Un projet ambitieux…
Les pionniers de l’Europe visaient haut.
Ils proposaient la création d’un marché commun des médicaments et du matériel médical. Mais aussi une assurance maladie harmonisée à échelle européenne, comme la formation du personnel soignant. Et la construction d’hôpitaux et de laboratoires de recherche européens.
L’objectif était double : protéger la santé des Européens de manière solidaire, ce qui n’était significatif au sortir de la guerre. Mais c’était aussi et surtout un pas de plus vers une unification politique européenne. Par ces réalisations communes concrètes, bétonner la paix sur le continent.
La "Communauté européenne de la santé", appelée aussi le "pool blanc" de l’Europe, aurait rejoint le "pool noir" du charbon et du "pool vert" de l’agriculture.
…Resté dans l’œuf
Mais ce " pool blanc " n’a jamais vu le jour.
Le projet était bien avancé mais il a capoté, pour plusieurs raisons.
Il y a eu une forte opposition des entreprises pharmaceutiques, alors nationales, qui ont eu peur de perdre leur marché. Dans le corps médical, il y avait la crainte d’une concurrence déloyale liée à une plus grande mobilité du personnel soignant entre pays.
Il y a ensuite des changements politiques en France, le pays qui portait ce projet. Enfin, il y a eu un réflexe nationaliste, souverainiste des gouvernements qui ont préféré garder la main sur leurs soins de santé.
Et ce réflexe prime encore aujourd’hui.
L’Europe pas aux commandes, mais en appui
Depuis les années 50, les choses ont quand même bougé.
La santé publique est effectivement restée une compétence des Etats-membres mais l’Union peut leur venir en soutien. Elle complète les actions nationales.
Sa mission : améliorer la santé publique, informer, prévenir, favoriser la recherche ; surveiller, lancer des alertes, lutter contre les menaces transfrontalières.
Mais pour l’essentiel, elle agit à travers des mesures d’encouragement, des recommandations. La possibilité pour l’Union d’adopter des mesures contraignantes en matière de santé est extrêmement limitée.

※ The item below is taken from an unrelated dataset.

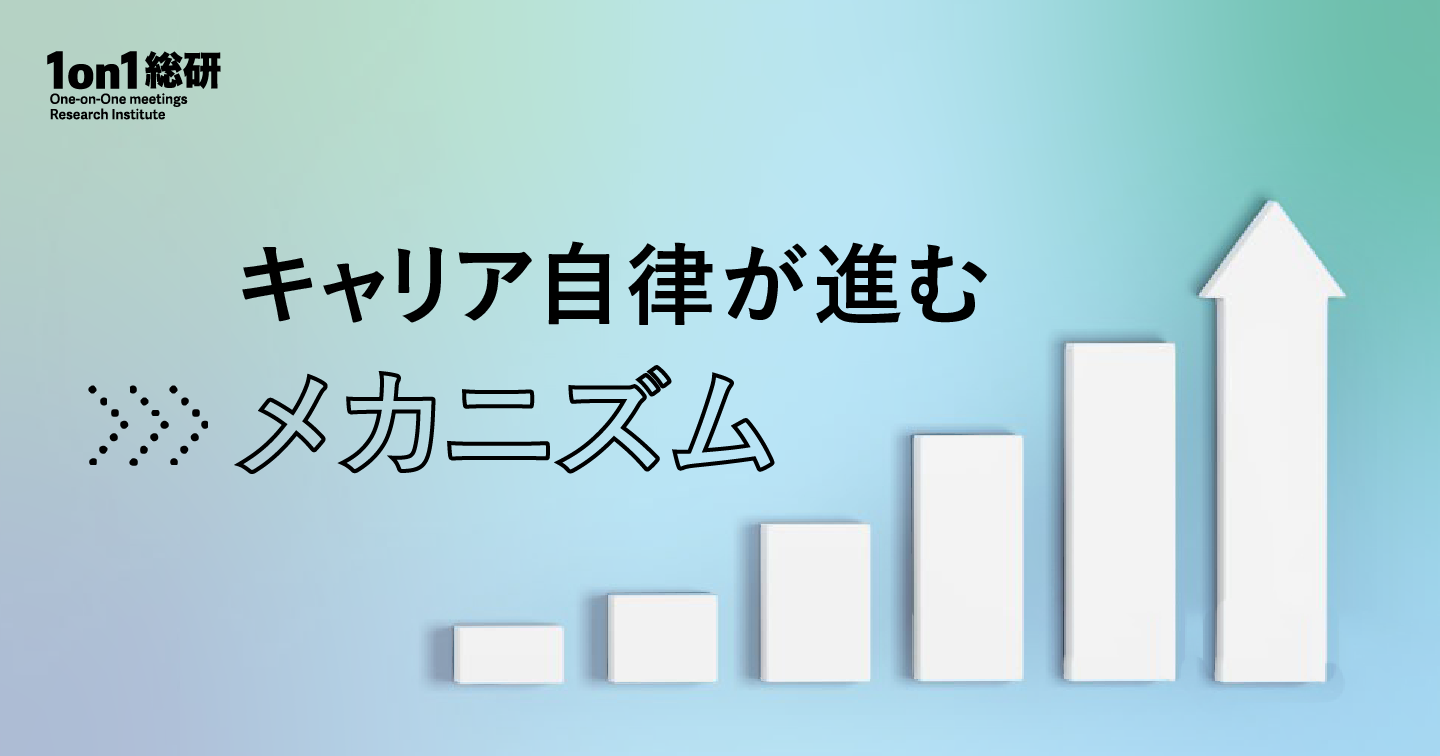 どう測り、どう活かすか。キャリア自律を促す効果測定と1on1実践法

Cette limite est bien perceptible aujourd’hui.
Le Coronavirus pourrait-il ranimer ce projet d'"Europe de la santé ?"
En regardant en arrière, on constate que les crises successives ont permis à l’Europe de grappiller un peu d’influence en matière de santé.

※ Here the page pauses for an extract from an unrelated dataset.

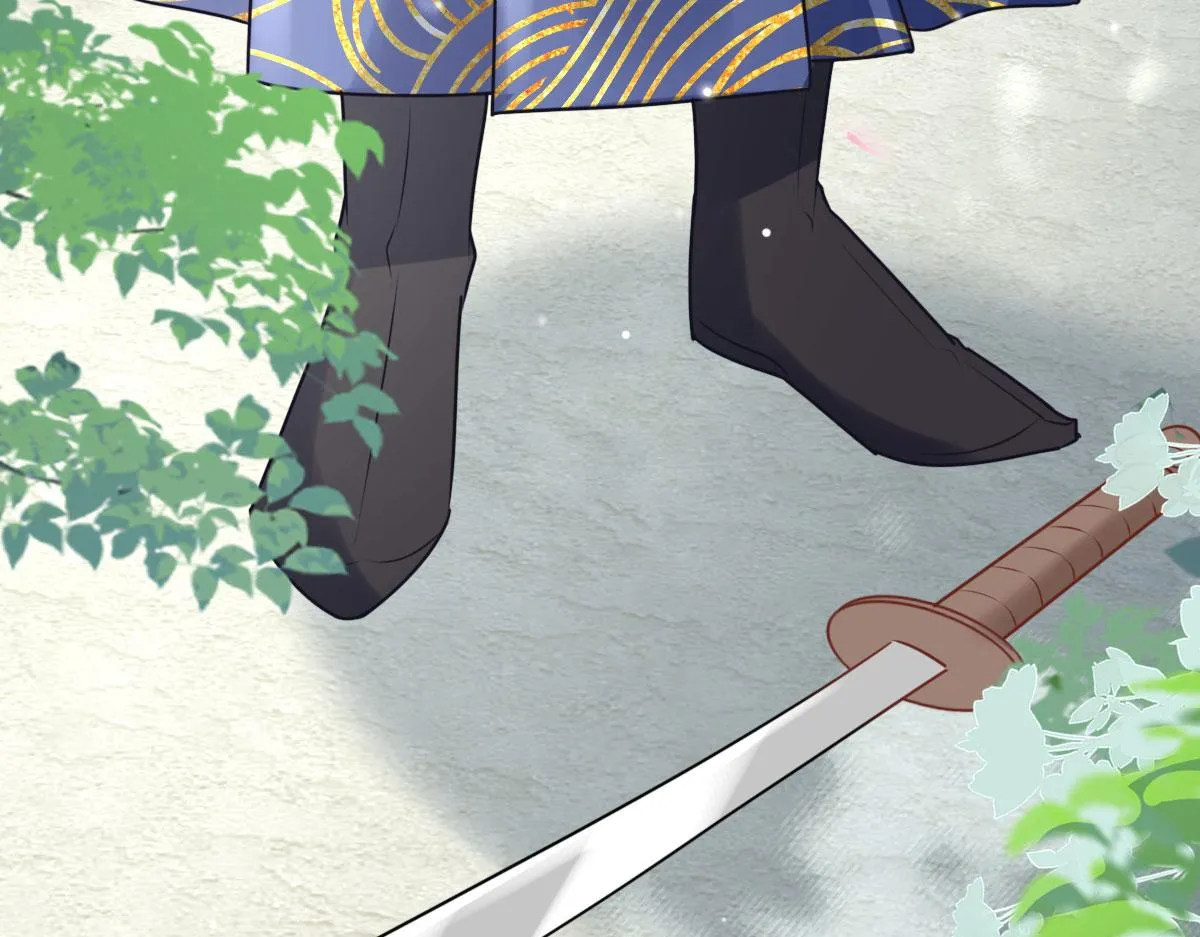 第36话 怎么都在打师父的注意 第46页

Il y a une quinzaine d’années par exemple, suite à l’épidémie de SRAS (Syndrome Respiratoire Aigu Sévère), l’Union européenne a créé le "Centre européen de prévention et de contrôle des maladies". Cet organe de 300 personnes évalue les risques sanitaires, publie des analyses scientifiques, émet des recommandations. Une action à portée limitée toutefois, puisque les ressources de cette agence sont limitées et ses recommandations ne sont pas contraignantes. Les Etats-membres en font d’ailleurs un usage très libre.
Cette nouvelle crise, d’ampleur inédite, pourrait-elle faire bouger les lignes de façon tout aussi inédite ? Voire ranimer cette "Union de la santé" qu’avaient lancée les pionniers de l’Europe ?
Claire Dhéret, chargée des recherches sur l’Europe sociale et du bien être au sein du think tank European Policy Center, estime que certaines lignes ont déjà bougé : "L’Union européenne a déjà pris des initiatives depuis le début de cette crise. Par exemple la création d’une réserve médicale, un stock de matériel pour s’assurer que les respirateurs, les masques puissent aller aux Etats dont le besoin est accru. Tout cela se met en place dans l’urgence au fil de la crise. Une des leçons sera donc de se demander après coup comment faire de ces outils temporaires des instruments permanents au niveau européen".